[Caption-style text data]
===
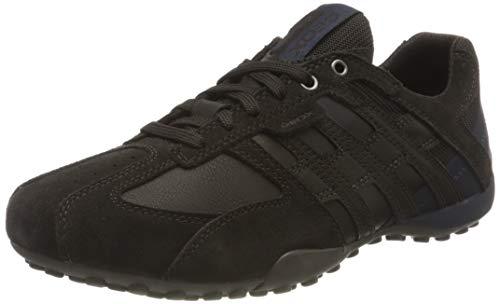 Geox Mens Uomo Snake K Sneaker, Dk Brown/Chocolate, 46 EU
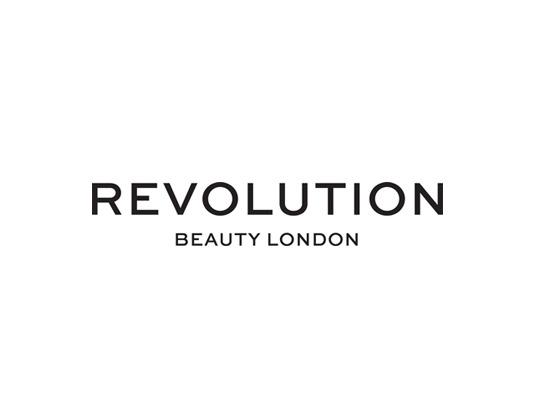 TAM Beauty Discount Code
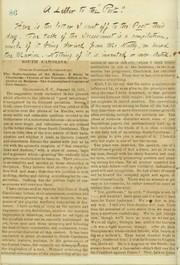 Thomas Butler Gunn Diaries: Volume 15, page 96, January 23, 1861 [newspaper clipping]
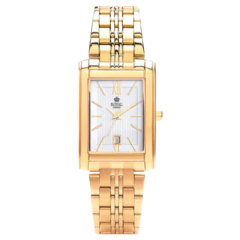 женские часы Royal London 21270-04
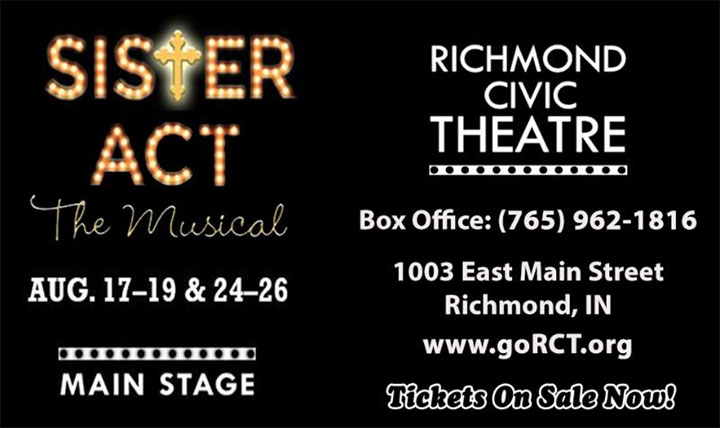 Graphic: Sister Act: The Musical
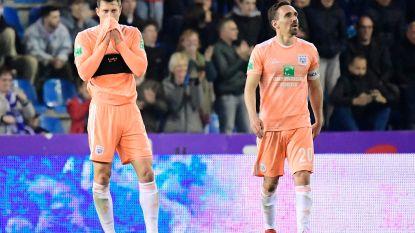"""Chef voetbal Stephan Keygnaert ziet het middenveld van Anderlecht zwalpen: """"Kums is een steengoede voetballer, maar hij is Harry Potter niet"""""""
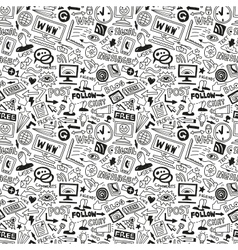 Web - seamless background vector image vector image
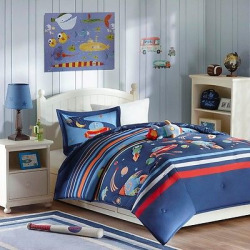 Space Scout Comforter Set – Blue (Twin)
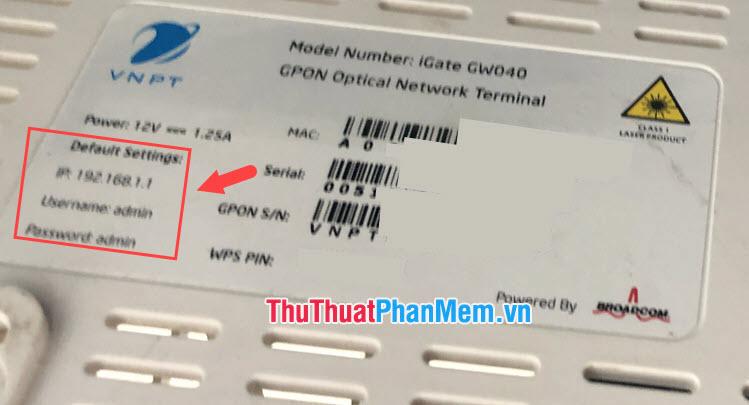 Mật khẩu mặc định của modem VNPT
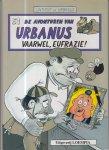Linthout, Willy en Urbanus - Vaarwel, eufrazie ! - de avonturen van Urbanus 51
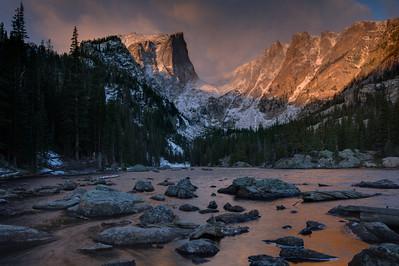 Morning Storm Dream Lake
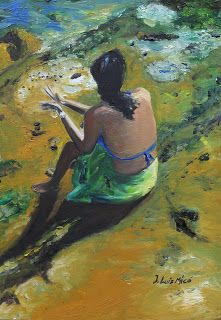 LU. Dibujos y pinturas.: Mujer frente al mar, woman in front the sea.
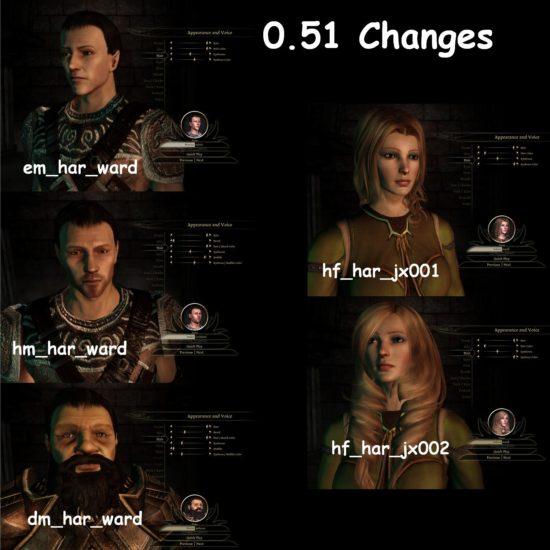 Моды для Dragon Age Origins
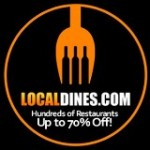 Up to 75% off Miami restaurants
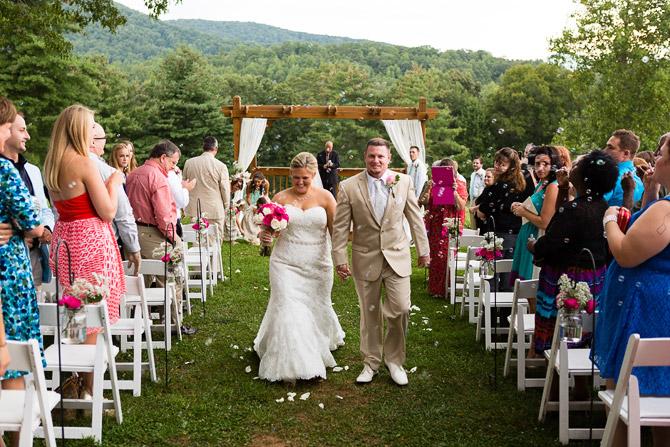 White Oaks Barn Wedding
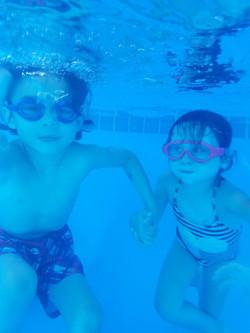 noah and hannah under water.jpg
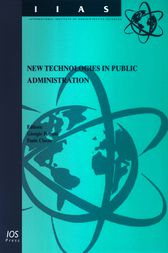 New Technologies in Public Administration by G. Petroni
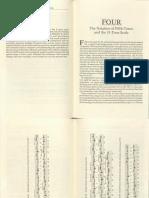 20th Century Microtonal Notation 5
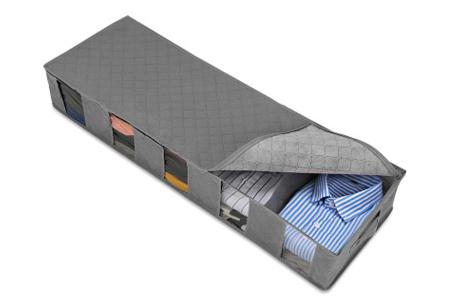 XL kleding opbergbox   Geschikt voor kleding, dekens en dekbedden - In 2 kleuren  Grijs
===
*HOW TO COMPLETE THIS TASK*: Every line above is to be returned exactly, with its pictures removed.

*SOLVED EXERCISE*:
 Geox Mens Uomo Snake K Sneaker, Dk Brown/Chocolate, 46 EU
 TAM Beauty Discount Code
 Thomas Butler Gunn Diaries: Volume 15, page 96, January 23, 1861 [newspaper clipping]
 женские часы Royal London 21270-04
 Graphic: Sister Act: The Musical
"""Chef voetbal Stephan Keygnaert ziet het middenveld van Anderlecht zwalpen: """"Kums is een steengoede voetballer, maar hij is Harry Potter niet"""""""
 Web - seamless background vector image vector image
 Space Scout Comforter Set – Blue (Twin)
 Mật khẩu mặc định của modem VNPT
Linthout, Willy en Urbanus - Vaarwel, eufrazie ! - de avonturen van Urbanus 51
 Morning Storm Dream Lake
 LU. Dibujos y pinturas.: Mujer frente al mar, woman in front the sea.
 Моды для Dragon Age Origins
 Up to 75% off Miami restaurants
 White Oaks Barn Wedding
 noah and hannah under water.jpg
 New Technologies in Public Administration by G. Petroni
 20th Century Microtonal Notation 5
 XL kleding opbergbox   Geschikt voor kleding, dekens en dekbedden - In 2 kleuren  Grijs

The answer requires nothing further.